Hey,
The problem while not widely popular seems common enough, but I couldn't find any satisfying answer online. Maybe I didn't search for the right stuff or couldn't understand the answer. Overall, my goal is the following. I have a bytes that I parsed in a bunch of slices, similar to the snippet under.
pub struct Parsed<'a> {
a: &'a [u8],
b: &'a [u8],
}
pub fn parse<'a>(bytes: &'a [u8]) -> Parsed<'a> {
Parsed { a: &bytes[..1], b: &bytes[1..] }
}
This is fairly typical when parsing binary format, since it allows for zero-copy parsing.

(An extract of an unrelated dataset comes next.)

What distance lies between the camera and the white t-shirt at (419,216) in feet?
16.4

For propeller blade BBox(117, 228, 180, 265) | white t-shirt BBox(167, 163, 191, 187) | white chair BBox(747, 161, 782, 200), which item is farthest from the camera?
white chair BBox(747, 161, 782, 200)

Now, I want to be able to combine this Parsed
structure with the ownership of the bytes in order to store it, say in a Vec
. I looked at different possibility, and found the crate owning_ref.
I couldn't get the crate to working with my struct, but I also wanted to understand how to actually do it. So I came up with:
pub struct OwningParsed<'a> {
owner: Box<[u8]>,
reference: *const Parsed<'a>,
}
pub fn parse_owned<'a>(owner: Box<[u8]>) -> OwningParsed<'a> {
let ptr: *const [u8] = &*owner;
OwningParsed {
owner,
reference: &parse(unsafe { &*ptr }),
}
}
impl<'a> Deref for OwningParsed<'a> {
type Target = Parsed<'a>;
fn deref(&self) -> &Parsed<'a> {
return unsafe { &*self.reference };
}
}
Question 1: Do I need Pin<Box<[u8]>>
?
From my understanding it's not needed, because OwningParsed
is not self referenced (I can move it without problem since the slice is on the heap) and even if the type was Pin<Box<[u8]>>
, I could move it since it's Unpin
.
Question 2: Can I define OwningCert
without the lifetime?
The reason being that in this context, the lifetime is somewhat meaningless and it forces anybody that uses this structure to also define a lifetime. I tried setting it to 'static
which seems a bit hacky, but had issue implementing Deref
.
Thank you in advance for your replies.